WHAT IS BEING ASKED:
What is needed is an exact copy of the data below, pictures excluded.

PROVIDED RECORDS:
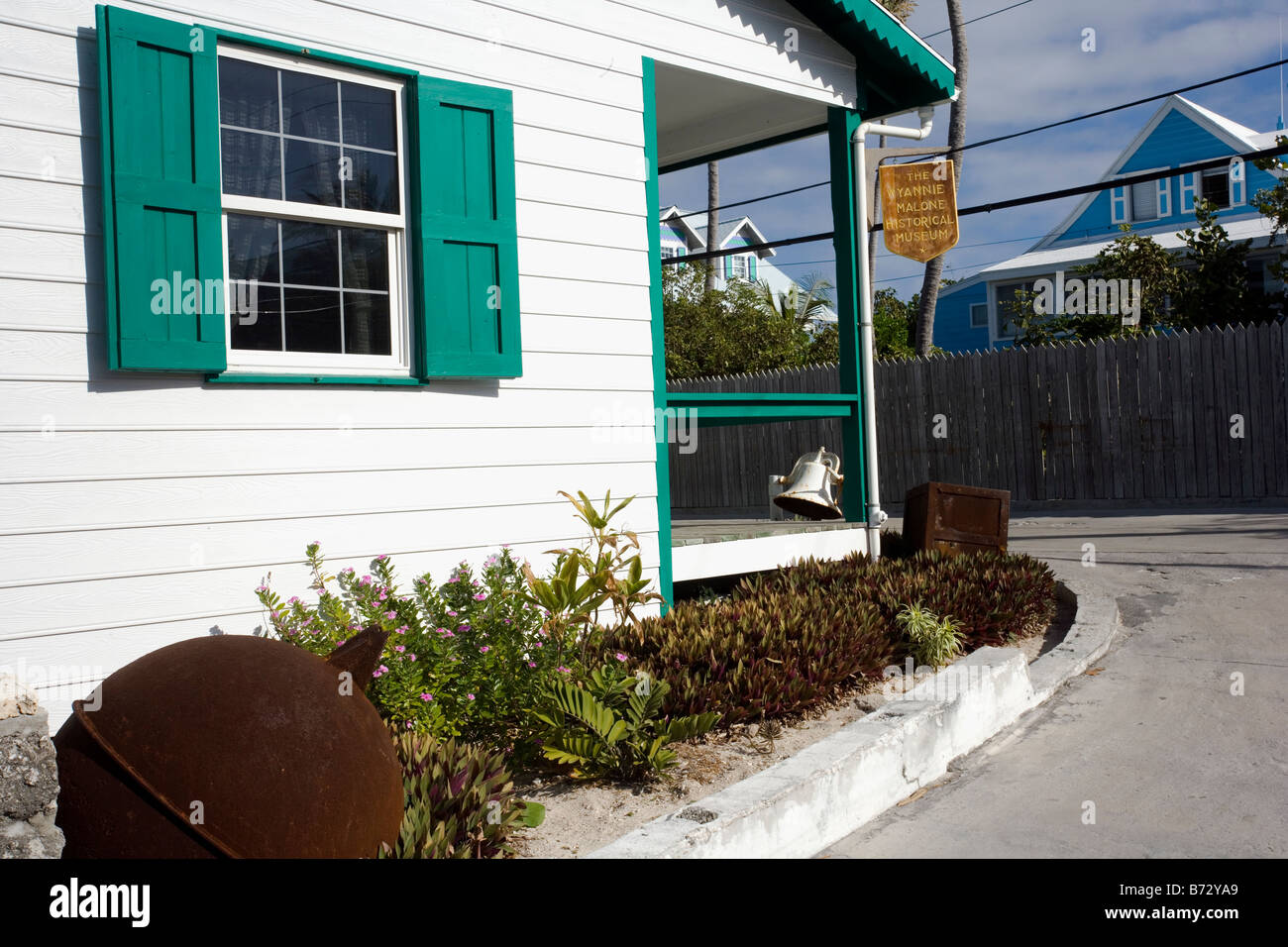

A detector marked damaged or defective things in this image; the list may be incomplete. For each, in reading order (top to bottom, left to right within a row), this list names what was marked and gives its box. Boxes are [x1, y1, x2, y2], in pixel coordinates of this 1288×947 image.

rusty metal box [901, 481, 1010, 556]
rusty metal dome [54, 628, 401, 860]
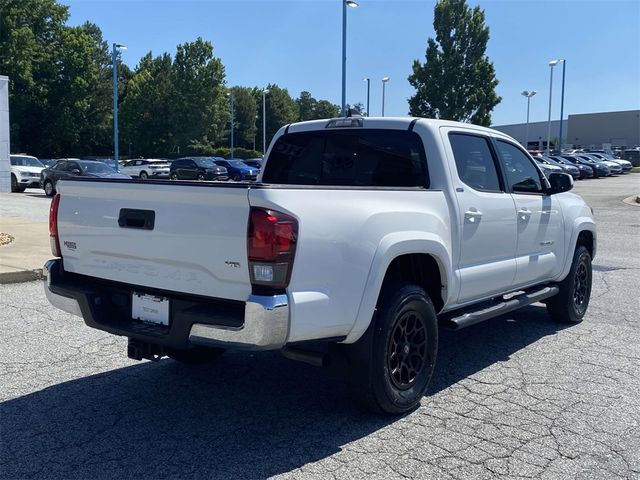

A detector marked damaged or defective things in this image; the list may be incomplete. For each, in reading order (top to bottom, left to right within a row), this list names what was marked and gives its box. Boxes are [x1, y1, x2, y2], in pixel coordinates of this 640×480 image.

cracked pavement [1, 176, 640, 480]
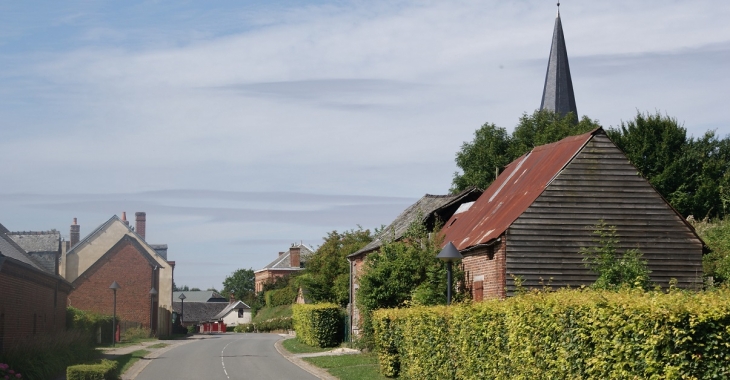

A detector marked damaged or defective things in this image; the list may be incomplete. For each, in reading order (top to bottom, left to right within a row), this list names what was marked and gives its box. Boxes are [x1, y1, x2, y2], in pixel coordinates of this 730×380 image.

rusty corrugated roof [438, 129, 596, 251]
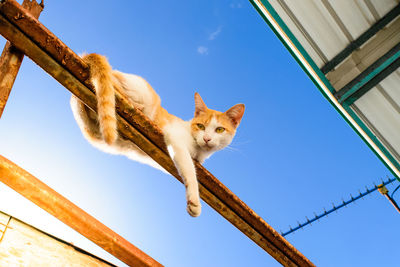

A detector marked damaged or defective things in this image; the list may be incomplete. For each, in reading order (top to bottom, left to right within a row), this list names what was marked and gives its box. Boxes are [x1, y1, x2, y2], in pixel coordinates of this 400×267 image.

rusty metal beam [0, 0, 43, 118]
rusty metal beam [0, 1, 316, 266]
rusty metal beam [0, 155, 163, 267]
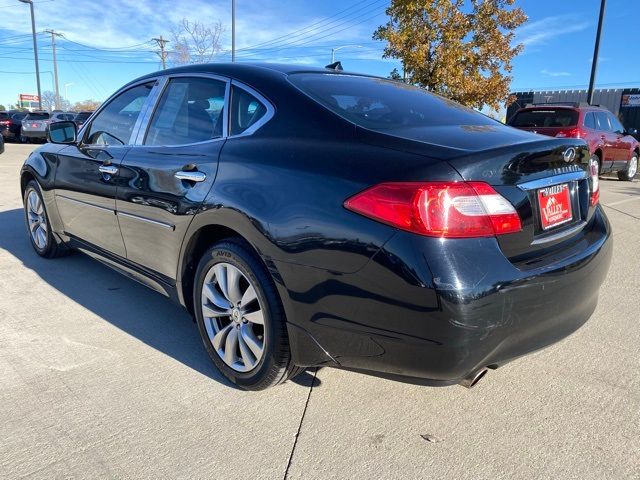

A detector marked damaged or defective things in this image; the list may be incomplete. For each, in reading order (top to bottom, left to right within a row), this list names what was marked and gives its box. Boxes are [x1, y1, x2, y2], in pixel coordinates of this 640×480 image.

pavement crack [284, 370, 316, 478]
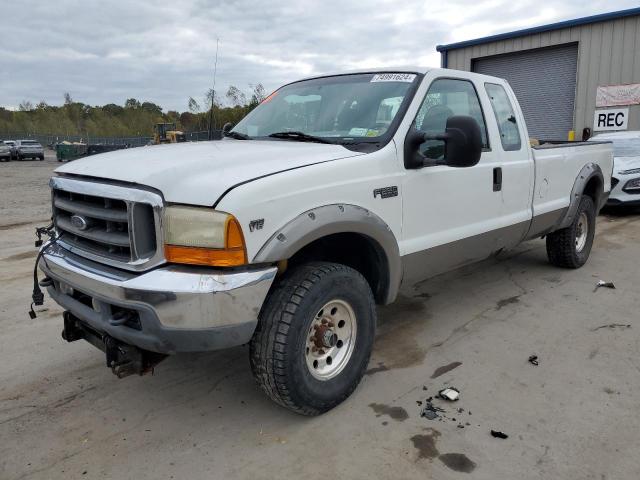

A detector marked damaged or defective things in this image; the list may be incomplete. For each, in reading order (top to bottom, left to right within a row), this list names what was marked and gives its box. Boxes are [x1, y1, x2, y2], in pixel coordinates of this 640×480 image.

damaged front bumper [38, 244, 276, 352]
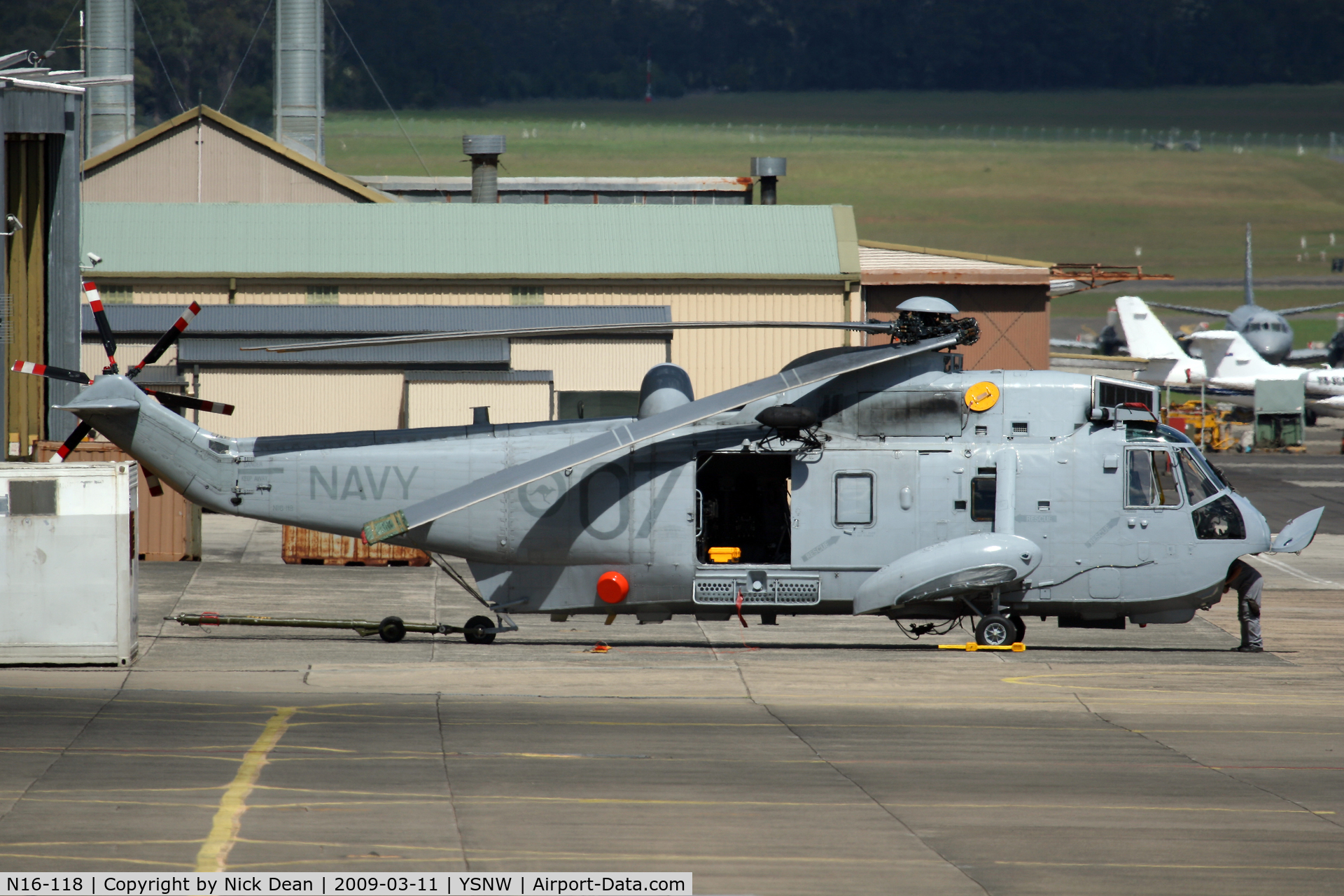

ANSWER FOR THIS EXERCISE:
A detector marked damaged or defective things in this image; the list may be incomplete. For each, in reading order (top to bottom, left to right within a row), this list names what was marked and gives its box. Boxes are [x1, y1, x2, y2], in pixel coordinates of this 1288×947 image.

rusty metal box [901, 481, 1010, 556]
rusty metal dome [54, 628, 401, 860]

A detector marked damaged or defective things in this image; the list may be incomplete. For each, in reading order (top to bottom, left to right within a row), this list names what was marked and gives its box. Boxes are [x1, y1, x2, y2], in pixel coordinates of this 640×480 image.

cracked pavement [1, 176, 640, 480]

A detector marked damaged or defective things in this image; the list may be incomplete. For each, in reading order (top to bottom, left to right within a row), this list names what was marked and gives its box. Boxes are [x1, y1, x2, y2], in pixel coordinates of this 730×380 image.

rusty corrugated roof [438, 129, 596, 251]

A detector marked damaged or defective things in this image; the list may be incomplete. For each, in reading order (top to bottom, left to right within a row), this list names what was marked and gives its box. Boxes are [x1, y1, x2, y2], in pixel coordinates of this 400×267 image.

rusty metal beam [0, 0, 43, 118]
rusty metal beam [0, 1, 316, 266]
rusty metal beam [0, 155, 163, 267]

A detector marked damaged or defective things in this image; the list may be incomplete. For each, in reading order (top to bottom, left to right within a row), this list names what was marked and gives its box. Boxes are [x1, y1, x2, y2], in pixel coordinates of this 640×480 image.

pavement crack [284, 370, 316, 478]

A detector marked damaged or defective things in this image; the list may be incomplete. For each, in reading order (top to bottom, left to right within a row), this list names what was marked and gives its box. Boxes are [x1, y1, x2, y2], in pixel coordinates of this 640×480 image.

damaged front bumper [38, 244, 276, 352]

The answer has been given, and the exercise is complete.